Instruction:
Collect every line in the items below that contains the string "pixel", and copy each one in full.

Given data:
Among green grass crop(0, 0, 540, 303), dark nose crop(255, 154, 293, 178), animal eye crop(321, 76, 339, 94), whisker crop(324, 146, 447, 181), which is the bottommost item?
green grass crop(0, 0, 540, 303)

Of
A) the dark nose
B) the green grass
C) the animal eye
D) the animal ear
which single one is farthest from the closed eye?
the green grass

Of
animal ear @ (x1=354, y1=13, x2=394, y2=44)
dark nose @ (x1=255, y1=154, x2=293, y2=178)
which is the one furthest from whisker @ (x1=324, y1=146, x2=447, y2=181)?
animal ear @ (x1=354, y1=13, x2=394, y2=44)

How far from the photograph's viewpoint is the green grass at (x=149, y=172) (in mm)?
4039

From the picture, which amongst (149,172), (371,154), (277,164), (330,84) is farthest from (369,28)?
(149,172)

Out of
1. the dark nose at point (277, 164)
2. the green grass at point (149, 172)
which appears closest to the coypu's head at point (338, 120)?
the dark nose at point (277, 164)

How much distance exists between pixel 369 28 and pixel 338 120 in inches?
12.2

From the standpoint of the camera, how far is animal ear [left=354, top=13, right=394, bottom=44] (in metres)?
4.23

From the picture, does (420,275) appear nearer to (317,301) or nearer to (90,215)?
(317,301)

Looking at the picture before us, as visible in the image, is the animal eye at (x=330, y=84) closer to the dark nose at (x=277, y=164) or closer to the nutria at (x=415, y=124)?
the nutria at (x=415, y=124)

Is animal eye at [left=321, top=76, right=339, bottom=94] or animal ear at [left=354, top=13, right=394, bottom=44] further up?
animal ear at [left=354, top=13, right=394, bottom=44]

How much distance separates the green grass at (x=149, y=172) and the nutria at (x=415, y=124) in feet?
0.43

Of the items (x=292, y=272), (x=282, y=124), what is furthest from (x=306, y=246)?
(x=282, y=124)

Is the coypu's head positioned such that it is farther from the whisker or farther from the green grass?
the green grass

---

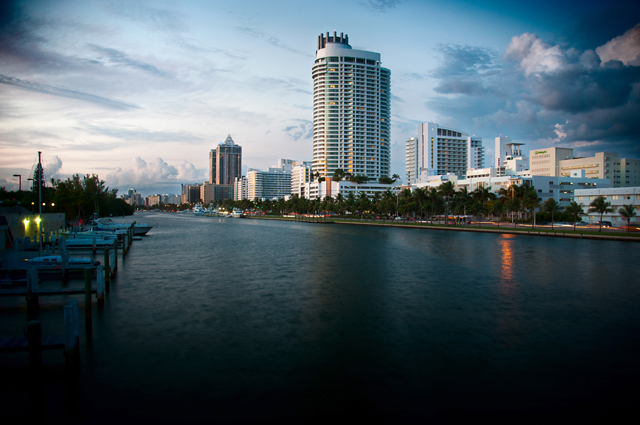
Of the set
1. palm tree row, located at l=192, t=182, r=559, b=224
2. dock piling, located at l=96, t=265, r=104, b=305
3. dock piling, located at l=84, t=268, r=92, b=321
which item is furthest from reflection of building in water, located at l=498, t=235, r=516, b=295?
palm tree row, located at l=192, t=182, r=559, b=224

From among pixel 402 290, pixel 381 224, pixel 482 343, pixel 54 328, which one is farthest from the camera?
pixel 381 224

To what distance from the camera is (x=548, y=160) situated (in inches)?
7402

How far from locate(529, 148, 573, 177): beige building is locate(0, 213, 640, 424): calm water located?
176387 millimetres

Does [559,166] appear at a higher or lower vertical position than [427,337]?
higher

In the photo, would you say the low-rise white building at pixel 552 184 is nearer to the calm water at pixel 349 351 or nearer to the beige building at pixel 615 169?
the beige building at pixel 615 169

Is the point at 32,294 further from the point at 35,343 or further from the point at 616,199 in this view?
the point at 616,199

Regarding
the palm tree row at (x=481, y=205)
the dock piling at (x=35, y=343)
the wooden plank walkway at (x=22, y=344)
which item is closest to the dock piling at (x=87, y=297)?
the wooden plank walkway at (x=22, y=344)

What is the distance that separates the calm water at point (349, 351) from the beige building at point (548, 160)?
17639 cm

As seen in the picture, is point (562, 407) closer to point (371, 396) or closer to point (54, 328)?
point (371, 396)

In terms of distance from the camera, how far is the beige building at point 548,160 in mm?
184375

* * *

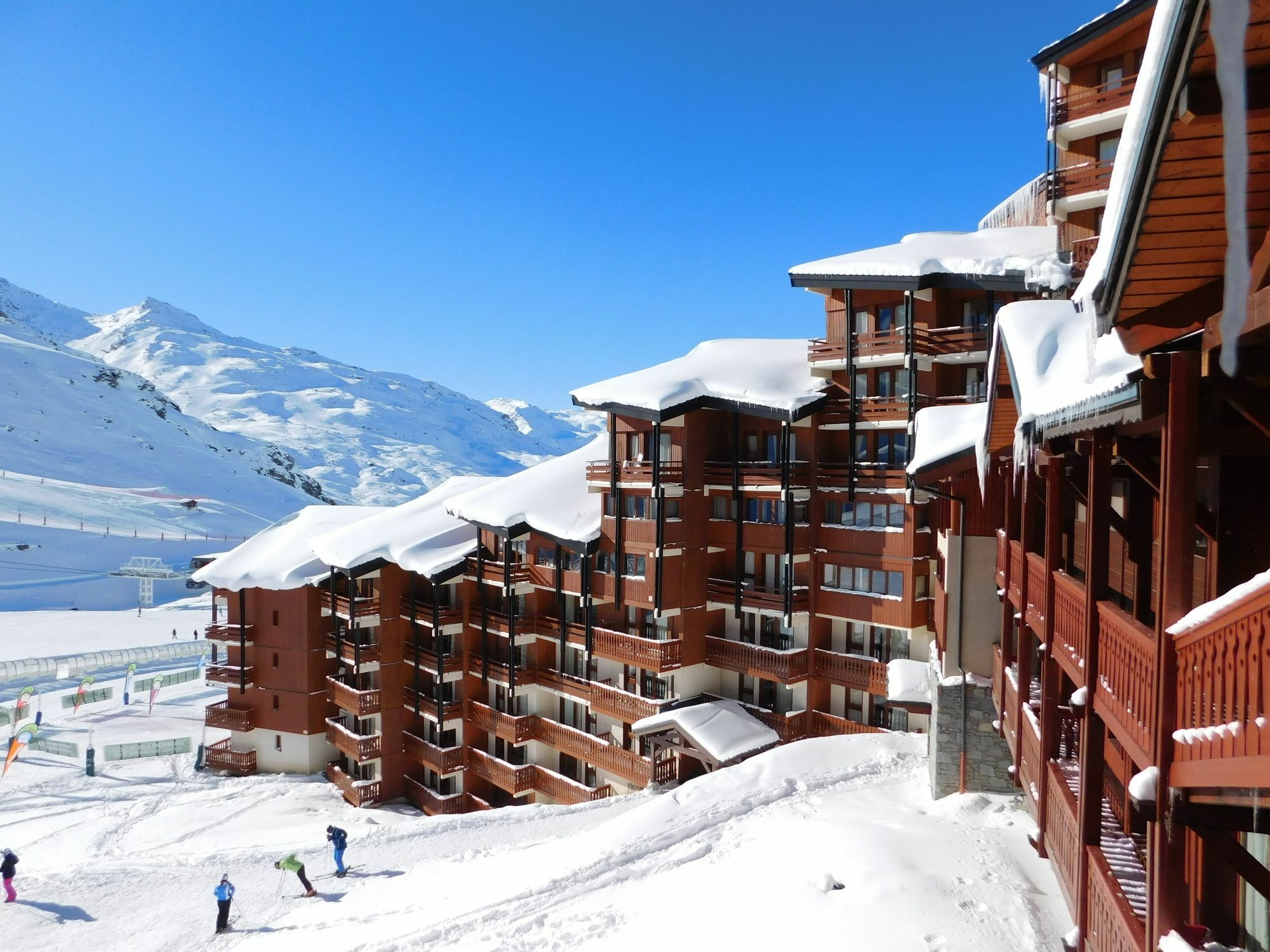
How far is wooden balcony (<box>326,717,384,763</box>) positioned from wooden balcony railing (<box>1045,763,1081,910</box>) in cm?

Response to the exercise:
How much distance exists between pixel 369 28 and pixel 338 120 in inches?
From among pixel 402 290, pixel 381 224, pixel 482 343, pixel 54 328, which one is farthest from the camera?
pixel 381 224
In the photo, would you say the low-rise white building at pixel 552 184 is nearer to the calm water at pixel 349 351 or nearer to the beige building at pixel 615 169?
the beige building at pixel 615 169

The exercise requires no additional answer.